_Assignment_
Locate the line bearing "Before applying a" in the material below, then reproduce it and each following line up to and including the line bearing "Answer (YES/NO): YES".

_Information given_
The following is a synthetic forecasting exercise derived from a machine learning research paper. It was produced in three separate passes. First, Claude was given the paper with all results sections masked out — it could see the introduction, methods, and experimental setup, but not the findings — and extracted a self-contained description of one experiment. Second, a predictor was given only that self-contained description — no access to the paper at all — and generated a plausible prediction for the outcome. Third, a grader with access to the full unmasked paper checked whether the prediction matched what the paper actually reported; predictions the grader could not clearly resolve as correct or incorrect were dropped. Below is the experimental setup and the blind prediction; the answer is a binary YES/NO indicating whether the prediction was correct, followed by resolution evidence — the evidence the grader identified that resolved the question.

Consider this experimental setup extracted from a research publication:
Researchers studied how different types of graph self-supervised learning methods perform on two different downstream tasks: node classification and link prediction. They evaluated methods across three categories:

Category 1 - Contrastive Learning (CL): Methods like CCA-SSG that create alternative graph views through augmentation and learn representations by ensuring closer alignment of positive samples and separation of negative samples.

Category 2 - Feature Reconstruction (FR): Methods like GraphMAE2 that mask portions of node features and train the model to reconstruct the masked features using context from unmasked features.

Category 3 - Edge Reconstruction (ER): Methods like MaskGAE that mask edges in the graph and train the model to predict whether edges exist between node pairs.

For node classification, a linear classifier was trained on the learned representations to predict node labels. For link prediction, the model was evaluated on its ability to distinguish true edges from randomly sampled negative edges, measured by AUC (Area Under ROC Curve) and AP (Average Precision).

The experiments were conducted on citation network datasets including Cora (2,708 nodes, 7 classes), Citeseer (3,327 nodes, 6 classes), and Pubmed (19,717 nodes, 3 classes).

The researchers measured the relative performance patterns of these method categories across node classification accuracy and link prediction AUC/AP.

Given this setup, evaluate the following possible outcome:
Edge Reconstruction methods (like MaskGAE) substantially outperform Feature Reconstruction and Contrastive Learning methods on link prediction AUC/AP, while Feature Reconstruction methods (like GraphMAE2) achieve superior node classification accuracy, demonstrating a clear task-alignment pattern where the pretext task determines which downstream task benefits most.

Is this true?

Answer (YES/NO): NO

...

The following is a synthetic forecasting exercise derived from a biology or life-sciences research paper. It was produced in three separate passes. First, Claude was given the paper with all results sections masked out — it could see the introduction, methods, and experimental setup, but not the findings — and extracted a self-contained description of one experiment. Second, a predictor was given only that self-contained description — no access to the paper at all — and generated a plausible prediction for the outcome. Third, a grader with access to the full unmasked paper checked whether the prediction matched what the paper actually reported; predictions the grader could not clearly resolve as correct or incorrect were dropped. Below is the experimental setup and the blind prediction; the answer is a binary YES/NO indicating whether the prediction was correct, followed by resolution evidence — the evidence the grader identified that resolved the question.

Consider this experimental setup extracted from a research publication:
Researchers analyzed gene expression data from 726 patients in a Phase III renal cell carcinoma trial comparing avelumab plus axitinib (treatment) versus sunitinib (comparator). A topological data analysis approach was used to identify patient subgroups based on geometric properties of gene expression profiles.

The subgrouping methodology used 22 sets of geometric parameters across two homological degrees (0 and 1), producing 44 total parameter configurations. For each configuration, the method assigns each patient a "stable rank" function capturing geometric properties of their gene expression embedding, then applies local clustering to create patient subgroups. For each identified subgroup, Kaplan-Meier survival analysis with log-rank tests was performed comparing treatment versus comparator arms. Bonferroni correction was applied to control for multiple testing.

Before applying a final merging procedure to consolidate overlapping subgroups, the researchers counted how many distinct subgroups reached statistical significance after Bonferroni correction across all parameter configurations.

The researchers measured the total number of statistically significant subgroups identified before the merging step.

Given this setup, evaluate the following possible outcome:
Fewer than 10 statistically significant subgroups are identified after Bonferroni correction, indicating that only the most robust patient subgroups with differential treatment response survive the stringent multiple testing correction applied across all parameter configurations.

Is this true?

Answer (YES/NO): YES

_Result_
Before applying a final merging procedure to consolidate overlapping subgroups, the researchers counted how many distinct subgroups reached statistical significance after Bonferroni correction across all parameter configurations.

The researchers measured the total number of statistically significant subgroups identified before the merging step.

Given this setup, evaluate the following possible outcome:
Fewer than 10 statistically significant subgroups are identified after Bonferroni correction, indicating that only the most robust patient subgroups with differential treatment response survive the stringent multiple testing correction applied across all parameter configurations.

Is this true?

Answer (YES/NO): YES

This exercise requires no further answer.